━━━ Texte à lire
Pourquoi nous mangeons ?

Pour vivre, grandir, se développer…

Bien se nourrir, c’est recevoir une nourriture adaptée, permettant une croissance harmonieuse et une activité optimale. Pour cela, il faut manger de tout un petit peu et un petit peu de tout. Les besoins de chacun en fonction de l’âge ont été évalués par des nutritionnistes mais n’oubliez pas que ce sont juste des moyennes. Chaque individu est différent et ses besoins diffèrent en fonction de la croissance, de l’activité physique, de leur métabolisme… il existe bel et bien des “gros” mangeurs et des “petits” appétits.

Pour nous réjouir, pour savourer

Mmmmm….miam ! Manger est source de plaisir. Déjà chez le nouveau né. Celui-ci vient au monde en aimant le sucré et le liquide. Ca tombe bien car le lait maternel est liquide et sucré. Ah le monde est bien fait. Et quand il boit et qu’il nous fait chavirer avec sa mimique de plaisir…

Plus tard, on s’aperçoit que chaque enfant est différent. Il y a les “becs sucrés” et les “becs salés”. Les préférences innées évoluent avec l’âge, avec le mode de vie et les expériences gustatives que chaque enfant pourra faire. Ce qu’on a mangé dans son enfance reste souvent “la” référence à l’âge adulte. D’où l’importance de faire découvrir et apprécier un maximum de saveurs à nos enfants.
━━━━━━
━━━ Données enregistrées
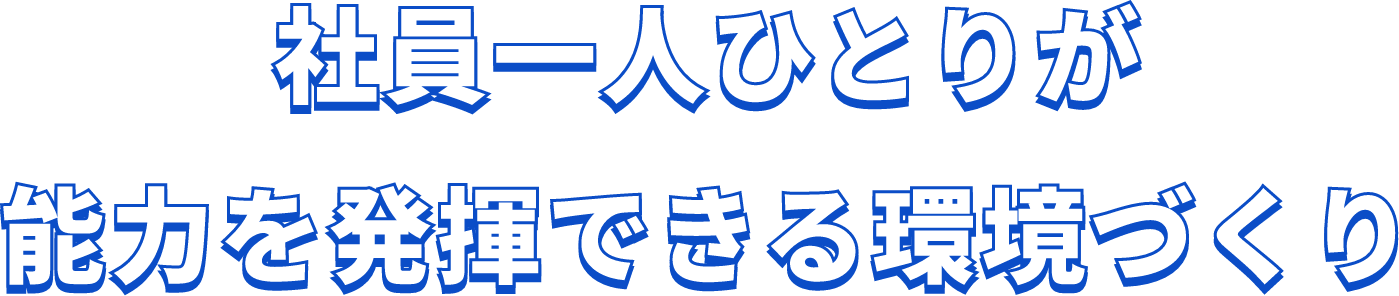 社員一人ひとりが能力を発揮できる環境づくり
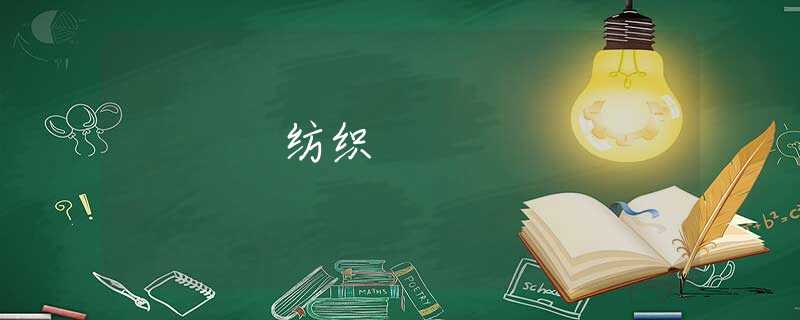 纺织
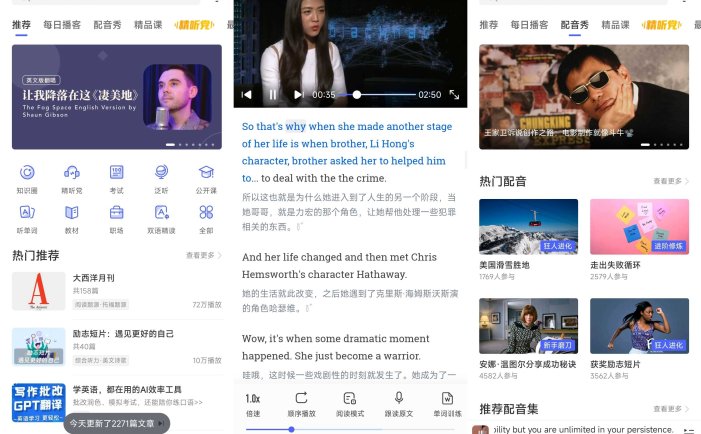 每日英语听力 v26.1.0 解锁会员版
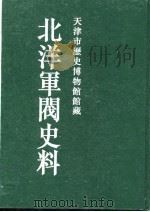 北洋军阀史料  袁世凯卷  2（1996 PDF版）
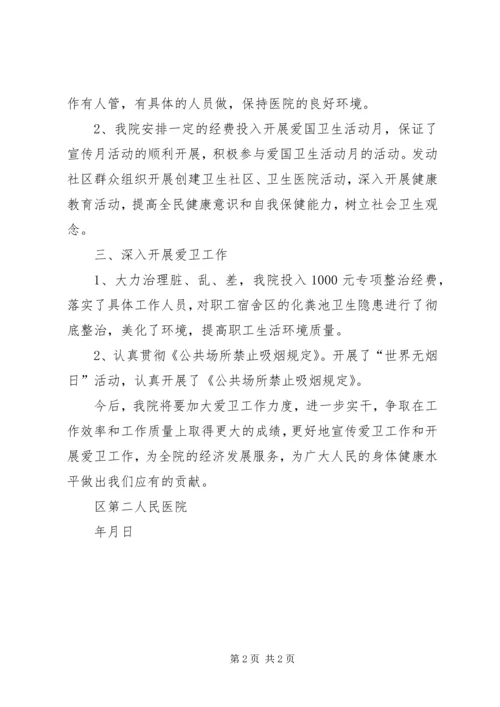 人民医院爱国卫生月活动总结.docx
━━━━━━
À faire: Poursuivez le texte sur l'alimentation à partir de sa dernière phrase, s'il vous plaît. Les données n'ont aucun lien avec le texte sur l'alimentation.

Résultat ci-dessous:
Le plaisir est communicatif. Au restaurant (pour les adultes) ou chez l’assistante maternelle (pour les petits), on a très très envie de goûter le plat du copain si on voit qu’il prend du plaisir. Le plaisir est en fait le plaisir des sens. Les 5 sens (la vue, le goût, le toucher, l’ouïe et l’odorat) devraient toujours être émoustillés quand on passe à table.

Pour partager et se retrouver

On mange aussi pour être ensemble et pour faire la fête. On en a d’ailleurs bien profité pendant ces 2 dernières semaines…trop chez vous ? En tous cas, la convivialité et le plaisir de se réunir est plus important que quelques calories en trop, non ?

Au quotidien, une part importante de la vie familiale se déroule au cours des repas : moments d’échange, de retrouvailles, de discussions. Les enfants écoutent et enregistrent les messages des parents, leur façon de communiquer (ou non) pendant ce moment. A condition bien sûr que la télévision ne soit pas un invité permanent. On partage aussi ensemble des traditions familiales et des habitudes alimentaires.

Chez l’assistante maternelle et dans les autres lieux d’accueil, l’enfant est stimulé par l’exemple de ses copains. Parfois, il accepte même de nouveaux aliments que ses camarades apprécient. Ou à l’inverse, il décide qu’il n’aime plus tel aliment parce que sa meilleure copine non plus.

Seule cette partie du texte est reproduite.